Board Dysfunction: Dealing with the Threat of Corporate Criminal Liability
34 Pages Posted: 23 Feb 2009 Last revised: 17 Mar 2009
Date Written: February 23, 2009
How a board responds to the threat of criminal prosecution and civil enforcement proceedings says much about whether it will acquire the label "dysfunctional" and what effect the case will have on the company's future operations and reputation. A dysfunctional board is not simply one that creates problems, as in the Hewlett-Packard identity theft scenario, and a board can also act just as dysfunctionally when it fails to address serious questions about its corporate culture and the need to implement significant organizational changes.

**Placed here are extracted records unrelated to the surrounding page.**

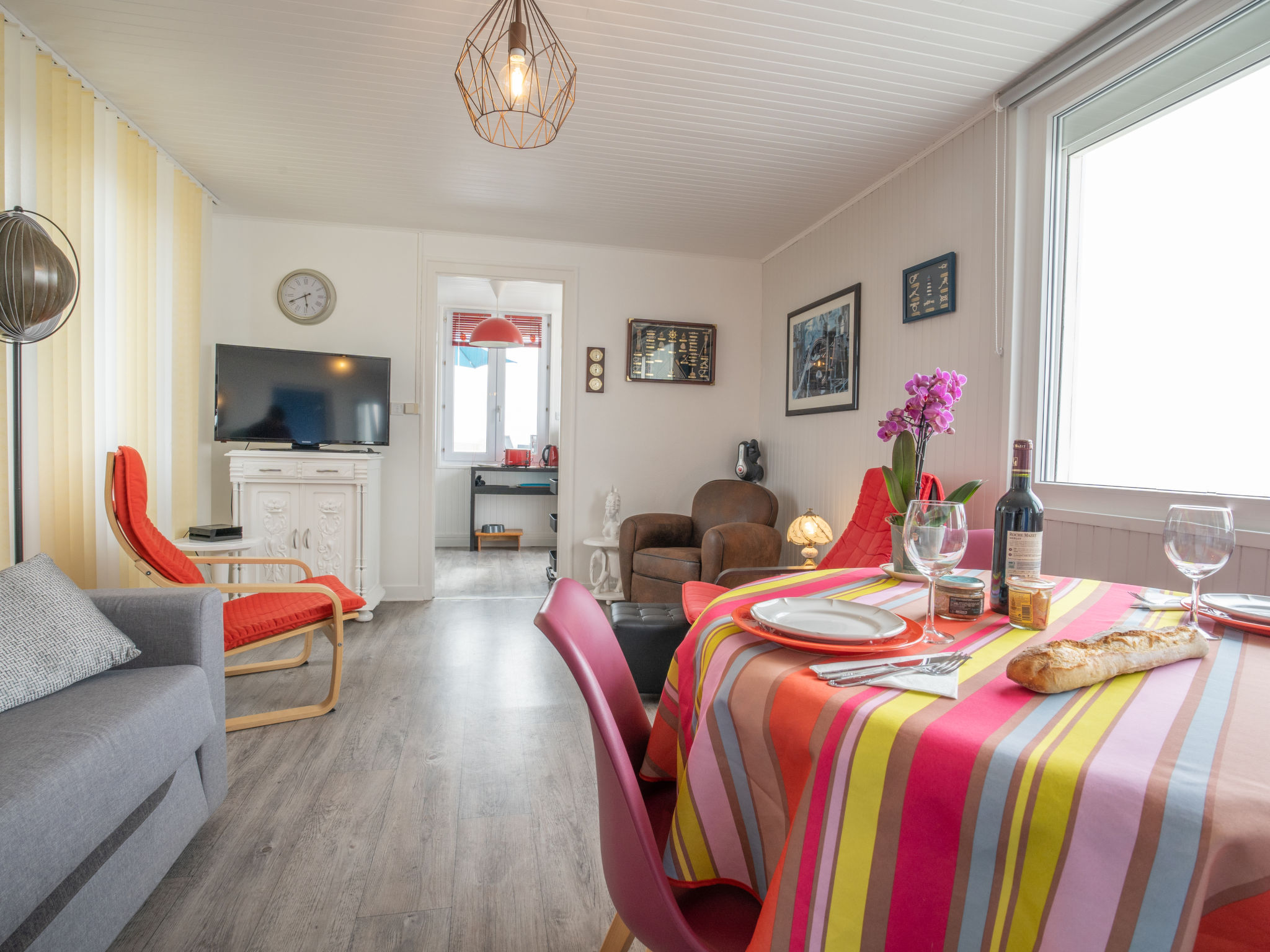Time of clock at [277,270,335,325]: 5:40
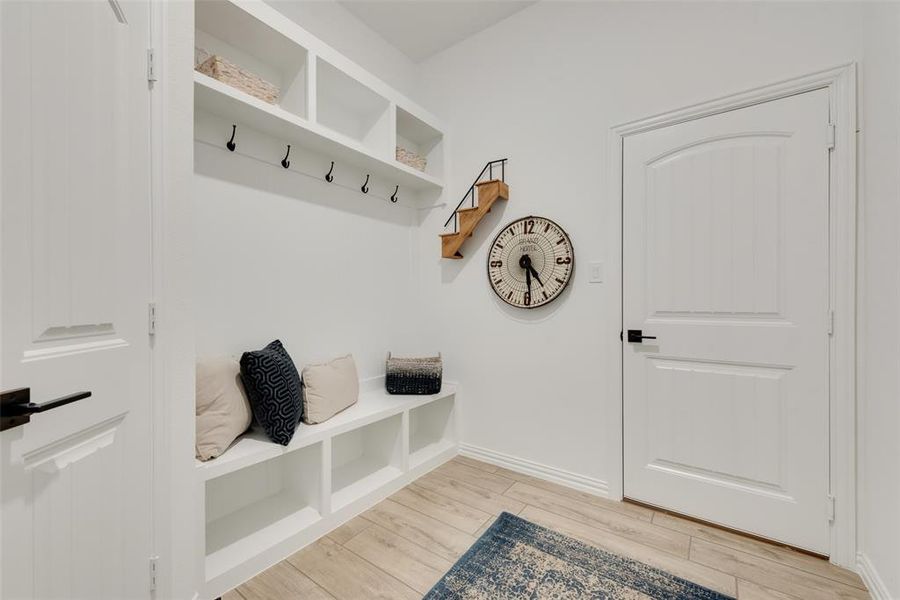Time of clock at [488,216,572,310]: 4:29
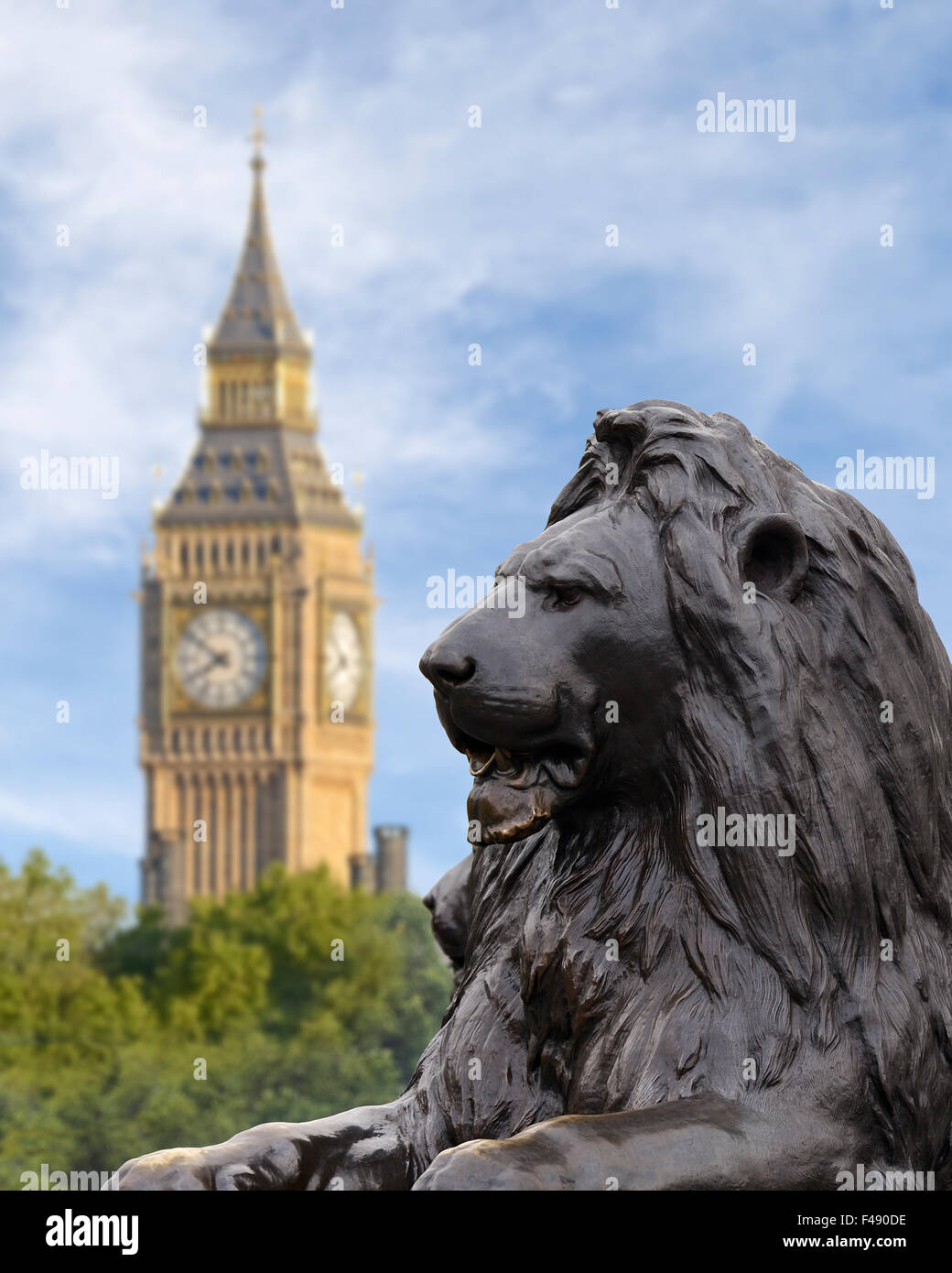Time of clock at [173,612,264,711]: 7:51
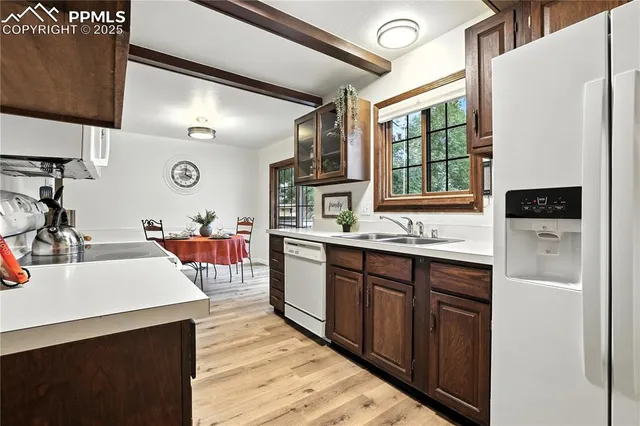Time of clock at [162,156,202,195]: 4:01
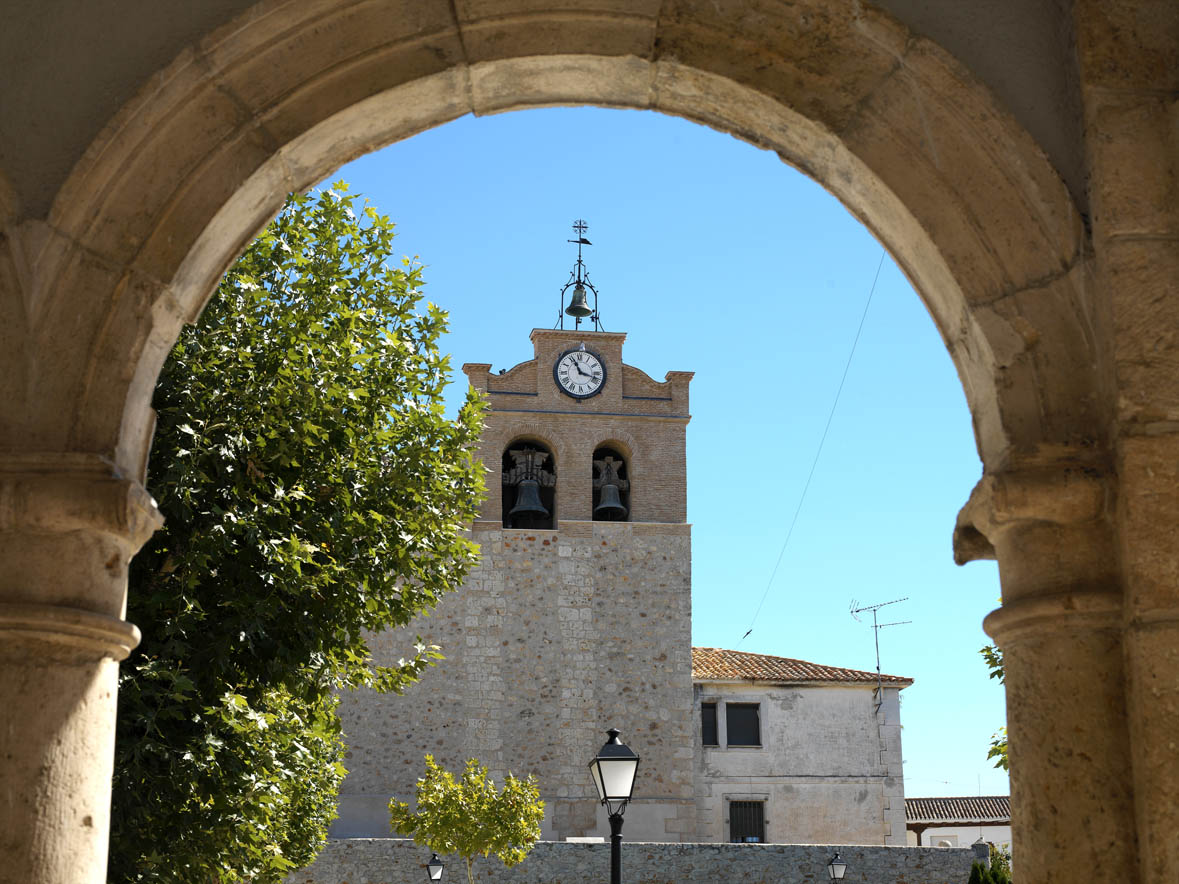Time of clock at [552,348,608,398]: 11:18
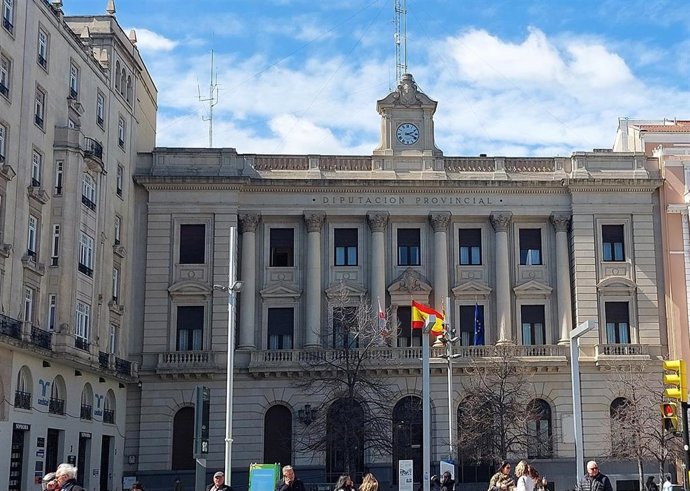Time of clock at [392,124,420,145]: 2:18
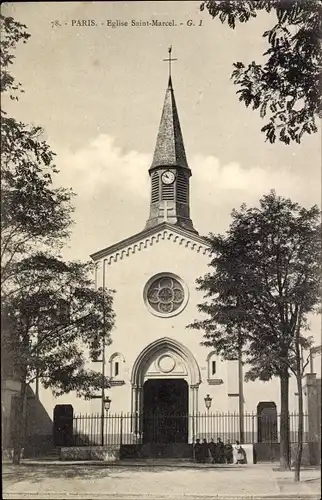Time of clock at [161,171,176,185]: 10:48
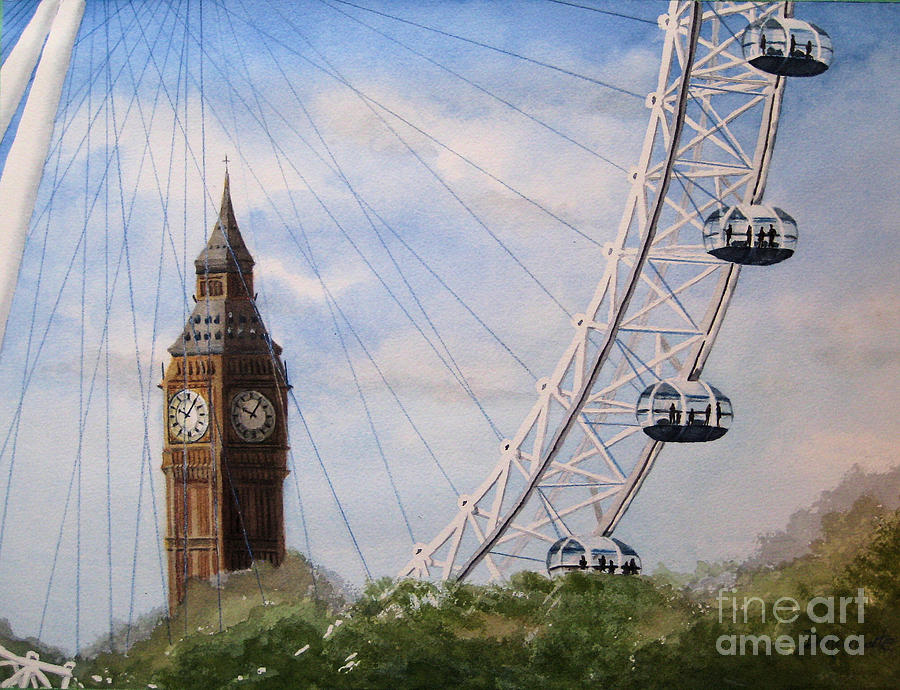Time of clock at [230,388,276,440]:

When a government investigation poses a significant threat of corporate criminal and civil liability due to the actions of the company's agents, the company's response must be more than simply resolving the case as quickly as possible by appeasing the government, regulators, and private plaintiffs. The corporation has to look at itself critically, not just throw money at the issue to make it disappear. In this Article, I recommend that a board that learns about serious misconduct in the organization should follow the procedures outlined by the Delaware Supreme Court in Zapata Corp. v. Maldonado, 430 A.2d 779 (Del. 1981), for recommending dismissal of a derivative suit that has moved beyond the demand refusal stage. Under this approach, a company should appoint directors to conduct an investigation and empower them to effect real change in the company. Much like in Zapata, the function board must give authority to a truly independent group of directors who are, to the extent possible, immune from the pressure of their peers on the board who want a decision accommodating their interests.